Author + information
- Ercan Taştan1,
- Hasan Murat Uğurlu1,
- Mehmet Han Mercen1,
- İlyas Kaya1,
- Mehmet Zihni Bilik3 and
- Mehmet Serdar Soydinç2
Heart failure is a chronic progression characterized by neuroendocrine system maladaptation. This chronic progressive situation reflects an increase in sympathetic activity and peripheral vascular resistance and a decrease in baroreceptor sensitivity, and could be the cause of changes in the diurnal rhythm of blood pressure. However, some trials show that the circadian rhythm of blood pressure in patients with severe systolic heart failure does not differ from that of control groups. In contrast, trials generally show that nondipper and reverse dipper patients more frequently experience severe heart failure. No trials have examined the effects of heart failure etiology for this situation. Our purpose is to determine the circadian rhythm differences between ischemic and nonischemic cardiomyopathy patients.
Our study included 66 patients: 22 with ischemic cardiomyopathy, 22 with nonischemic cardiomyopathy, and 22 as a control group. The ejection fraction was under 40% with sinus rhythm, and the left heart was enlarged, with no biventricular pace implantation, no severe heart valve disease; no patient was receiving dialysis. All patients underwent hemograms and routine laboratory tests and their BMIs and GFRs were calculated. Echocardiographic tests were conducted on all patients and each patient took a 24 hour ambulatory blood pressure device and prepared for the study.
The ischemic cardiomyopathy group (21M, 1F) had a statistically significant higher male patient ratio than the nonischemic cardiomyopathy group (14M, 8F) and the control group (13M, 9F). A statistically high statin use also occurred in the ischemic cardiomyopathy group compared to the nonischemic cardiomyopathy group. No significant differences existed between the ischemic and nonischemic cardiomyopathy patients for ejection fraction, age, DM, HT, glomerular filtration rate, body mass index, hemogram, and routine laboratory tests. In control group dippers, in nonischemic cardiomyopathy group nondippers, and in ischemic cardiomyopathy group, the number of reverse dippers was statistically high (p<0.001).
This study showed that the diurnal rhythm of blood pressure changes in severe systolic heart failure. In the nonischemic cardiomyopathy group, 54% of the patients were nondippers and 27.3% were reverse dippers.
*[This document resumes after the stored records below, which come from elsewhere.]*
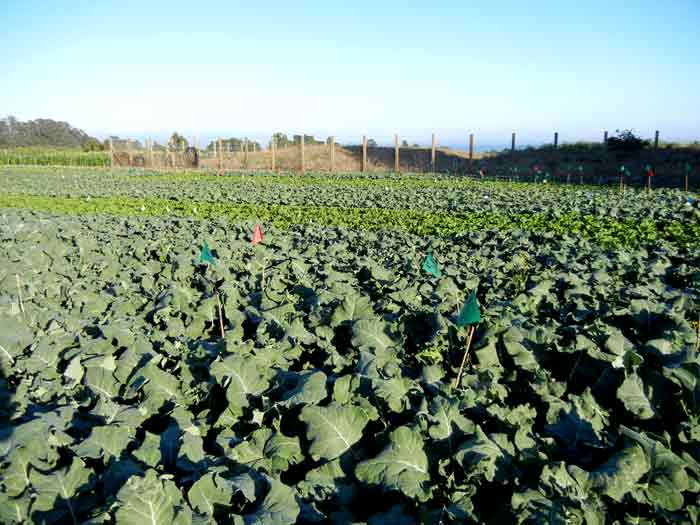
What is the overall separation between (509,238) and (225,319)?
6.48 m

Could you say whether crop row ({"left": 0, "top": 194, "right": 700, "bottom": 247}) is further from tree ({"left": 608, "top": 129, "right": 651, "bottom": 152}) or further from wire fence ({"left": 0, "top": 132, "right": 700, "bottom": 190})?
tree ({"left": 608, "top": 129, "right": 651, "bottom": 152})

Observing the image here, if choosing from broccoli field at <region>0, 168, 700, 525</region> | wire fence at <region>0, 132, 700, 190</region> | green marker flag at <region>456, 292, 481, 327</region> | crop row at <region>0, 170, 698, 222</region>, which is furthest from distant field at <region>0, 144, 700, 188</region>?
green marker flag at <region>456, 292, 481, 327</region>

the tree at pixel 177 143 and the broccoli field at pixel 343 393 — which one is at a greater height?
the tree at pixel 177 143

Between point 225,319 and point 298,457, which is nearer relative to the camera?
point 298,457

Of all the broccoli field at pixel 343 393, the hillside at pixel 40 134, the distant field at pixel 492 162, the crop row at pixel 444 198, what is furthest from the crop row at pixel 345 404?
the hillside at pixel 40 134

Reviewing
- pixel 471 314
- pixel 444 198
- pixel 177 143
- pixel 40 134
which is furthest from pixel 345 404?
pixel 40 134

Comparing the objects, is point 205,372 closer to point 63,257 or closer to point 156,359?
point 156,359

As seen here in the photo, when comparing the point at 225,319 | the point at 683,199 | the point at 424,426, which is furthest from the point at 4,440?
the point at 683,199

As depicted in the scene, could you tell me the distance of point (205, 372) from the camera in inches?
151

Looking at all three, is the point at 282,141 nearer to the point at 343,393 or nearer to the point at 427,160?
the point at 427,160

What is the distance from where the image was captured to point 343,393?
3.09m

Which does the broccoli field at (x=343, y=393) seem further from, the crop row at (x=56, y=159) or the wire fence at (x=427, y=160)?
the crop row at (x=56, y=159)

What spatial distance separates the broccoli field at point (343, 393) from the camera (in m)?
2.31

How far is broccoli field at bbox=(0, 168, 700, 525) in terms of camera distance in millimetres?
2312
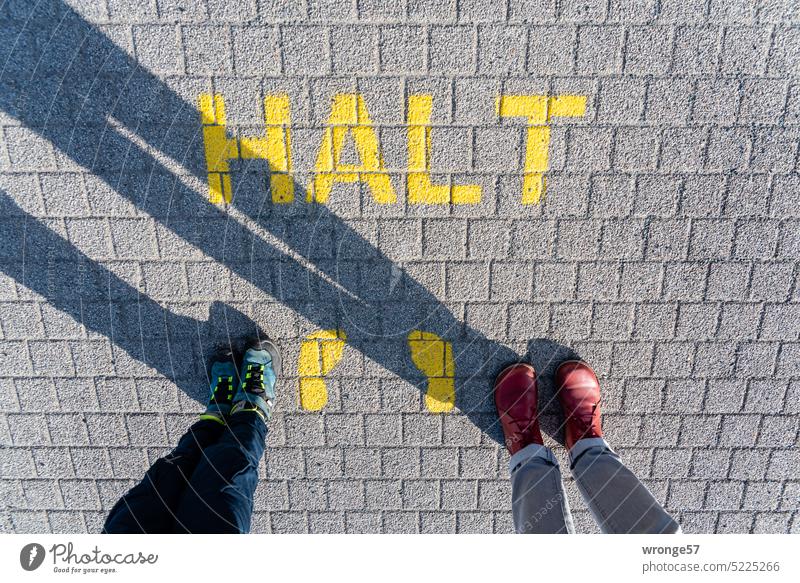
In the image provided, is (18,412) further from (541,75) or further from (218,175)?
(541,75)

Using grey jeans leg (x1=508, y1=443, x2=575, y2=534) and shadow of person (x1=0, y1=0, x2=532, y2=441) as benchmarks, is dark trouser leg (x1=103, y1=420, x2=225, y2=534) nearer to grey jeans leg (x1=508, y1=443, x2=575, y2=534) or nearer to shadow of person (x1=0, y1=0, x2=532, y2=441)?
shadow of person (x1=0, y1=0, x2=532, y2=441)

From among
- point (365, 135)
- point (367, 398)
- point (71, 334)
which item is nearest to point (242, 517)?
point (367, 398)

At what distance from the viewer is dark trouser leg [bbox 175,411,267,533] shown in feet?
6.57

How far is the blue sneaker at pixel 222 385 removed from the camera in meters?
2.50

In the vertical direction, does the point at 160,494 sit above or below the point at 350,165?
below

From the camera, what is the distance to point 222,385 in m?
2.53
In the ischemic cardiomyopathy group, 63.6% of the patients were reverse dippers and 27.3% were nondippers. When we combined the findings of our study, the ischemic cardiomyopathy group had a higher future mortality and hospitalization than the nonischemic cardiomyopathy group because the number of reverse dippers was significantly higher in this group. This emphasizes the importance of ambulatory blood pressure monitoring and evaluation of the nondipper situation in the prognosis of congestive heart failure in these patients. Ambulatory blood pressure monitoring has an important role in determining the drug taking hours.